● **Brief A**:
Quote every sentence in the post on out-of-range accesses that ends with a question mark, including any in the code.
● **Brief B**:
Extend the post on out-of-range accesses from the end of its code example.
(Beginning of Text for analysis)
It seems, then, that we can make the problem go away - and completely answer
Gord's question that started this thread - by specifying that the result of an
out-of-range access on a 2-state packed object is a 2-state '0. That's
compatible with the de facto behaviour of three major tools, with the exception
of one rather obscure corner case (the tool that treats statically-known
out-of-range accesses differently). It would be a straightforward update of the
text in 11.5.
Any strong objections?
One final wrinkle: Suppose I do an invalid part-select that overlaps the valid
range. Should the entire result be '0/'x, as the LRM suggests? Or should the
bits that are within range be given their "correct" value, as if they had been
picked one-by-one using a 'for' loop? Example:
logic [7:0] B = 'h55;
logic [7:0] Slice = B[11:4]; // Should Slice be 8'hx5 or 8'hxx?
(End of Text for analysis)
(Beginning of Input data)
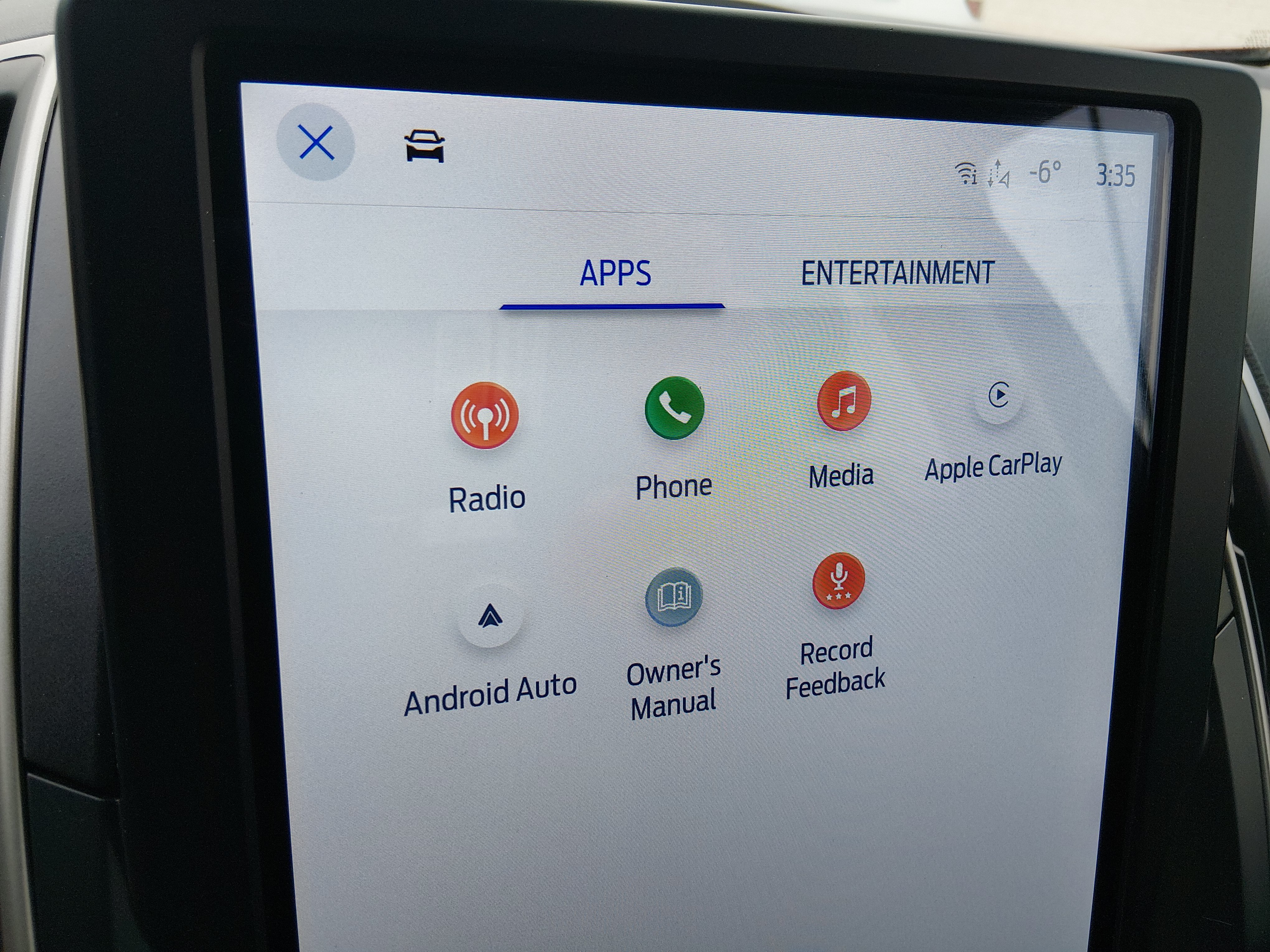 2023 Ford Edge SEL - Photo 19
(End of Input data)
● **Output A**:
1. Any strong objections?
2. Should the entire result be '0/'x, as the LRM suggests?
3. Or should the bits that are within range be given their "correct" value, as if they had been picked one-by-one using a 'for' loop?
4. Should Slice be 8'hx5 or 8'hxx?

● **Output B**:
Thanks
Jonathan
----- Original Message ----
> From: "Bresticker, Shalom" <shalom.bresticker@intel.com>
> To: Jonathan Bromley <jonathanbromley@ymail.com>; Steven Sharp
><sharp@cadence.com>; Gordon Vreugdenhil <gordonv@model.com>; sv-bc
><sv-bc@eda.org>
> Sent: Wed, 23 March, 2011 12:19:56
> Subject: RE: [sv-bc] 4-state or 2-state expression types
>
> Also, Table 7-1, which specifies values to be returned from a non-existent
>array entry, already specifies that reading a non-existent 2-state element
>returns '0. More generally, a value is always returned that is in the value set
>of the corresponding data type. I find it questionable that 2-state integral
>types should be exceptions.
>
> Shalom
>
> > -----Original Message-----
> > From: Jonathan Bromley [mailto:jonathanbromley@ymail.com]
> > Sent: Wednesday, March 23, 2011 1:46 PM
> > To: Bresticker, Shalom; Steven Sharp; Gordon Vreugdenhil; sv-bc
> > Subject: Re: [sv-bc] 4-state or 2-state expression types
> >
> > I spoke a little too soon...
> >
> >
> >
> > > The two simulators I can try right now disagree about this. Doing
> > an
> > > out-of-range select on a 2-state vector, one yields 4-state 1'bx,
> > the other
> > > 2-state 1'b0.
> >
> > The third big-name simulator also yields a 2-state result.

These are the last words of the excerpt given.